Official11托福阅读Passage3Begging by Nestlings文本+题目原文+答案解析【雷哥托福】
2019-01-25 10:02:16 发布 来源:雷哥托福TPO11托福阅读Passage3Begging by Nestlings文本+题目原文+答案解析
Begging by Nestlings
Many signals that animals make seem to impose on the signalers costs that are overly damaging. [■] A classic example is noisy begging by nestling songbirds when a parent returns to the nest with food.[■] These loud cheeps and peeps might give the location of the nest away to a listening hawk or raccoon, resulting in the death of the defenseless nestlings. [■] In fact, when tapes of begging tree swallows were played at an artificial swallow nest containing an egg, the egg in that “noisy” nest was taken or destroyed by predators before the egg in a nearby quiet nest in 29 of 37 trials.[■]
Further evidence for the costs of begging comes from a study of differences in the begging calls of warbler species that nest on the ground versus those that nest in the relative safety of trees. The young of ground-nesting warblers produce begging cheeps of higher frequencies than do their tree-nesting relatives. These higher-frequency sounds do not travel as far, and so may better conceal the individuals producing them, who are especially vulnerable to predators in their ground nests. David Haskell created artificial nests with clay eggs and placed them on the ground beside a tape recorder that played the begging calls of either tree-nesting or of ground-nesting warblers. The eggs “advertised” by the tree-nesters' begging calls were found bitten significantly more often than the eggs associated with the ground-nesters' calls.
The hypothesis that begging calls have evolved properties that reduce their potential for attracting predators yields a prediction: baby birds of species that experience high rates of nest predation should produce softer begging signals of higher frequency than nestlings of other species less often victimized by nest predators. This prediction was supported by data collected in one survey of 24 species from an Arizona forest, more evidence that predator pressure favors the evolution of begging calls that are hard to detect and pinpoint.
Given that predators can make it costly to beg for food, what benefit do begging nestlings derive from their communications? One possibility is that a noisy baby bird provides accurate signals of its real hunger and good health, making it worthwhile for the listening parent to give it food in a nest where several other offspring are usually available to be fed. If this hypothesis is true, then it follows that nestlings should adjust the intensity of their signals in relation to the signals produced by their nestmates, who are competing for parental attention. When experimentally deprived baby robins are placed in a nest with normally fed siblings, the hungry nestlings beg more loudly than usual—but so do their better-fed siblings, though not as loudly as the hungrier birds.
If parent birds use begging intensity to direct food to healthy offspring capable of vigorous begging, then parents should make food delivery decisions on the basis of their offsprings calls.
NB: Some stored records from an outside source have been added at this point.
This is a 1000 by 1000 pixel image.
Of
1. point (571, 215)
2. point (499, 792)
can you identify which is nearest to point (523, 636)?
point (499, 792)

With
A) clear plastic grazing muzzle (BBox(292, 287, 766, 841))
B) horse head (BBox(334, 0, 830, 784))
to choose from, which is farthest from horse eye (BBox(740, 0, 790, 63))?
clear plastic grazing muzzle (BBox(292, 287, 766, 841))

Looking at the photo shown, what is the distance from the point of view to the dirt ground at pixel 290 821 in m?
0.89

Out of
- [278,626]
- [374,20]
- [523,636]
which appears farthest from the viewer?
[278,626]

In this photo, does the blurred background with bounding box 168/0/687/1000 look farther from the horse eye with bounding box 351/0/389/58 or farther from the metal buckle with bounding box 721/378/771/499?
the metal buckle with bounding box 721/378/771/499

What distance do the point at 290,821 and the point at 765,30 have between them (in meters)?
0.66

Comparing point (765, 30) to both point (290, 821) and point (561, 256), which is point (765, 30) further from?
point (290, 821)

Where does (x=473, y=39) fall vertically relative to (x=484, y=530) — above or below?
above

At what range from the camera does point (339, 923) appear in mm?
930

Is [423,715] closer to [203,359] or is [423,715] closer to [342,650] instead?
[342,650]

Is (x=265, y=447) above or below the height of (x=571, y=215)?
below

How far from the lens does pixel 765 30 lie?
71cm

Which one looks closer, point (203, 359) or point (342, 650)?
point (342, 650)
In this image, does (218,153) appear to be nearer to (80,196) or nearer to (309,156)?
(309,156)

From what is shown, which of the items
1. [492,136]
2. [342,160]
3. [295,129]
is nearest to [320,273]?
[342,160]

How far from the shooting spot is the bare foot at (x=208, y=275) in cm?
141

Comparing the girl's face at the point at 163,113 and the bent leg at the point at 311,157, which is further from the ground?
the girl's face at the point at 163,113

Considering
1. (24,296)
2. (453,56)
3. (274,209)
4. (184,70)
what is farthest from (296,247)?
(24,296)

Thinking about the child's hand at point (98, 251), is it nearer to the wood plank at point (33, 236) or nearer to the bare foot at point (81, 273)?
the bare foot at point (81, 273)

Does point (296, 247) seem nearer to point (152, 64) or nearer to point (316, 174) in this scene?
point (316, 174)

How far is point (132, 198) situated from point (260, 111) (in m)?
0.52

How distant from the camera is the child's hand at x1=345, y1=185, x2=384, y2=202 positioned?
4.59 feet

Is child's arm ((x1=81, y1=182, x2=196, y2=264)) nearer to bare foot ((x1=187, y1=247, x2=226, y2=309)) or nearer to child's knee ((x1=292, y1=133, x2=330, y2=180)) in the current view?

Indeed, if you take baby tree swallows out of a nest for an hour feeding half the set and starving the other half, when the birds are replaced in the nest, the starved youngsters beg more loudly than the fed birds, and the parent birds feed the active beggars more than those who beg less vigorously.
As these experiments show, begging apparently provides a signal of need that parents use to make judgments about which offspring can benefit most from a feeding. But the question arises, why don't nestlings beg loudly when they aren't all that hungry? By doing so, they could possibly secure more food, which should result in more rapid growth or larger size, either of which is advantageous. The answer lies apparently not in the increased energy costs of exaggerated begging—such energy costs are small relative to the potential gain in calories— but rather in the damage that any successful cheater would do to its siblings, which share genes with one another. An individual's success in propagating his or her genes can be affected by more than just his or her own personal reproductive success. Because close relatives have many of the same genes, animals that harm their close relatives may in effect be destroying some of their own genes. Therefore, a begging nestling that secures food at the expense of its siblings might actually leave behind fewer copies of its genes overall than it might otherwise.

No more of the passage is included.